In Ruth’s blog post, she’s used kittens to make a sad story a little softer, and so I have too.
But it wasn’t to be. Just as soon as we were looking forward to New Year, and planning to not so much “see in 2013” as to “kick out 2012”, Ruth had a little bleeding. Swiftly followed by abdominal cramps. She spent most of New Year’s Eve at the hospital, where they’d determined that she’d suffered a miscarriage, probably a few weeks earlier.
Ruth’s written about it. JTA’s written about it, too. And I’d recommend they read their account rather than mine: they’ve both written more, and better, about the subject than I could. But I shan’t pretend that it wasn’t hard: in truth, it was heartbreaking.
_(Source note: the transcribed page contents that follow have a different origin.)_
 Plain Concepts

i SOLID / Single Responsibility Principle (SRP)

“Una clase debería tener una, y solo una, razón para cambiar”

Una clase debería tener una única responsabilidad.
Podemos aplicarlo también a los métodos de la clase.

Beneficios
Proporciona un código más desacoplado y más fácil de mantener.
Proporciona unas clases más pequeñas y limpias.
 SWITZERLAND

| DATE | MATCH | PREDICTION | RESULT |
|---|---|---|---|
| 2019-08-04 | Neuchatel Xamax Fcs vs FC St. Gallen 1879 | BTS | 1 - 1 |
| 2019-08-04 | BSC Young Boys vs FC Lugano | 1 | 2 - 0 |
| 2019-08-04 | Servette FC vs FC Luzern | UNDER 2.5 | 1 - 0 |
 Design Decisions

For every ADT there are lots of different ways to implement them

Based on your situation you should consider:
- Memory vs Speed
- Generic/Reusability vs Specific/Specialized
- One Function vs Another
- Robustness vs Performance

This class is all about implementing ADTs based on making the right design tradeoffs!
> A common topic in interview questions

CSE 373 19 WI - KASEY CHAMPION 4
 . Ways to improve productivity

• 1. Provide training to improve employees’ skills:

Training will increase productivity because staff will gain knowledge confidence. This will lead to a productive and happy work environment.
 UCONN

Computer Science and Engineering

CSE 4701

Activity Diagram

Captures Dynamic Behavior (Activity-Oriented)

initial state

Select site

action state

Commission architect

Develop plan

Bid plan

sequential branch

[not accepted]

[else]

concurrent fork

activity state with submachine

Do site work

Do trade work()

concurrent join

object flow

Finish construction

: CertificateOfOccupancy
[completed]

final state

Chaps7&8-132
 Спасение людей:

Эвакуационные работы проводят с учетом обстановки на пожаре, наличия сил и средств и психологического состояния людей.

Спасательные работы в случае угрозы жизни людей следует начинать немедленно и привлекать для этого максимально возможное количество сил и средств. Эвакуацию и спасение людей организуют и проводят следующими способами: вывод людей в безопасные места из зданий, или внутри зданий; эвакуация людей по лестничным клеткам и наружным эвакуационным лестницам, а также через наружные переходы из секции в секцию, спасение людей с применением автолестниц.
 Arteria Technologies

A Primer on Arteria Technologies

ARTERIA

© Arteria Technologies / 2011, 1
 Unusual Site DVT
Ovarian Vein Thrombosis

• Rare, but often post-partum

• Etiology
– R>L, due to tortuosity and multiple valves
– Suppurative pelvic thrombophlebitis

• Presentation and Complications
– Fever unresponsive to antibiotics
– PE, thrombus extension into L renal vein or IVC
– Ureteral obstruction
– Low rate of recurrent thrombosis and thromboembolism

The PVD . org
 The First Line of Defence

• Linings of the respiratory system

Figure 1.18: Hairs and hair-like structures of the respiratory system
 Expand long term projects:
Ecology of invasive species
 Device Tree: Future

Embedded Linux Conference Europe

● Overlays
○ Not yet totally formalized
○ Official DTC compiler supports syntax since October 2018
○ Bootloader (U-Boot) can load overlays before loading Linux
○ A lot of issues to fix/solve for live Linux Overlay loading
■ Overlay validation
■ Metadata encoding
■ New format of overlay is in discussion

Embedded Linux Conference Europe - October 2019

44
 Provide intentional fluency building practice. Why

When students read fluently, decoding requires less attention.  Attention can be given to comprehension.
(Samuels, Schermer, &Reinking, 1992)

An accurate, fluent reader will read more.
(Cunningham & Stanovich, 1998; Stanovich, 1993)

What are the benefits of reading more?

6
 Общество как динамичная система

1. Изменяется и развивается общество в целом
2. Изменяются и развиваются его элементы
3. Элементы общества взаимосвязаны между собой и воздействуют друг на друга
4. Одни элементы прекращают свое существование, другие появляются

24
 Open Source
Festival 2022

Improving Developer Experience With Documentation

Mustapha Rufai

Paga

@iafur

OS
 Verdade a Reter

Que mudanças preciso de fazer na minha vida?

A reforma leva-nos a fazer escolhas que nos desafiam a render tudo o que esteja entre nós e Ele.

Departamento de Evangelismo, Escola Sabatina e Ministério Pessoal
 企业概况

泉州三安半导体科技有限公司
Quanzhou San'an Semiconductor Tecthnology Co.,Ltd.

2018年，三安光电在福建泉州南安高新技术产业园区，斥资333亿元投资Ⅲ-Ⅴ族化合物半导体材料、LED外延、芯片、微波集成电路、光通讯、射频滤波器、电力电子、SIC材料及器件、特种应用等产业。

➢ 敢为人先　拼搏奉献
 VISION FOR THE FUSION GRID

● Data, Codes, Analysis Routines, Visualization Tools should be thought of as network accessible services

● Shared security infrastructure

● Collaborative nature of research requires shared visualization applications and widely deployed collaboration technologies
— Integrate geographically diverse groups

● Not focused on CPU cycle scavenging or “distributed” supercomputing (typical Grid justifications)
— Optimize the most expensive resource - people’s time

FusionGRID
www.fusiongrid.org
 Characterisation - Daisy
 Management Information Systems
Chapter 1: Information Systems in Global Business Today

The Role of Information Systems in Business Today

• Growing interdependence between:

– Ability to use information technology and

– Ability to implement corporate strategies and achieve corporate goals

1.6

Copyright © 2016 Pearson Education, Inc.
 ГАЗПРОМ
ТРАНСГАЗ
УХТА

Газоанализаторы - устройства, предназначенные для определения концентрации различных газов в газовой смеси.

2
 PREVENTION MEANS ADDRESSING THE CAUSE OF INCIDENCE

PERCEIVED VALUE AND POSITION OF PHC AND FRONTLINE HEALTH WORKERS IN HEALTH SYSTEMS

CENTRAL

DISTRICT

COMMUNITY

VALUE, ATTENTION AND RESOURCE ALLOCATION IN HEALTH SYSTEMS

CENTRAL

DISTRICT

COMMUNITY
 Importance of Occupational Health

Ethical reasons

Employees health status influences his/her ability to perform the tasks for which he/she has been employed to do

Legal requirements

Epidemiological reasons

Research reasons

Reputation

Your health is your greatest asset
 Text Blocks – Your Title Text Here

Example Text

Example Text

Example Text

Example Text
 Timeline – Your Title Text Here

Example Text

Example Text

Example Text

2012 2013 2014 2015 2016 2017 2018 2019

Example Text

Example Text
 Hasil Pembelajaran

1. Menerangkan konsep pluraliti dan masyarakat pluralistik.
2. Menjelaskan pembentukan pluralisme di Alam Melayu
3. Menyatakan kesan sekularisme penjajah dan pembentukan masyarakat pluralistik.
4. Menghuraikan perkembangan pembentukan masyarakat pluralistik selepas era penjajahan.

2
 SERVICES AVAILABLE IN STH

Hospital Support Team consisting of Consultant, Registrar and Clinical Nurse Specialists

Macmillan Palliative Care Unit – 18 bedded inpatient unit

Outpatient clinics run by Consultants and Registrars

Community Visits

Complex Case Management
At the times that I could persuade myself that my grief was “acceptable” (and that I shouldn’t be, say, looking after Ruth), I cried a lot. For me, “Jethrik” represented a happy ending to a miserable year: some good news at last for the people I was closest to. Perhaps, then, I attached too much importance to it, but it seemed inconceivable to me – no pun intended – that for all of the effort they’d put in, that things wouldn’t just go perfectly. For me, it was all connected: Ruth wasn’t pregnant by me, but I still found myself wishing that my dad could have lived to have seen it, and when the pregnancy went wrong, it made me realise how much I’d been pinning on it.
I don’t have a positive pick-me-up line to put here. But it feels like I should.
A few days before the miscarriage became apparent, Ruth and her dad survey the back garden of the house he’s rebuilding.
And so there we were, at the tail of 2012: the year that began awfully, ended awfully, and was pretty awful in the middle. I can’t say there weren’t good bits, but they were somewhat drowned out by all of the shit that happened. Fuck off, 2012.
Here’s to 2013.
Edit, 16th March 2013: By Becky’s request, removed an unflattering photo of her and some of the ickier details of her health problems this year.
Edit, 11th July 2016: At her request, my friend S******’s personal details have been obfuscated in this post so that they are no longer readily available to search engines.
Edit, 26th September 2016: At her request, my friend S******’s photo was removed from this post, too.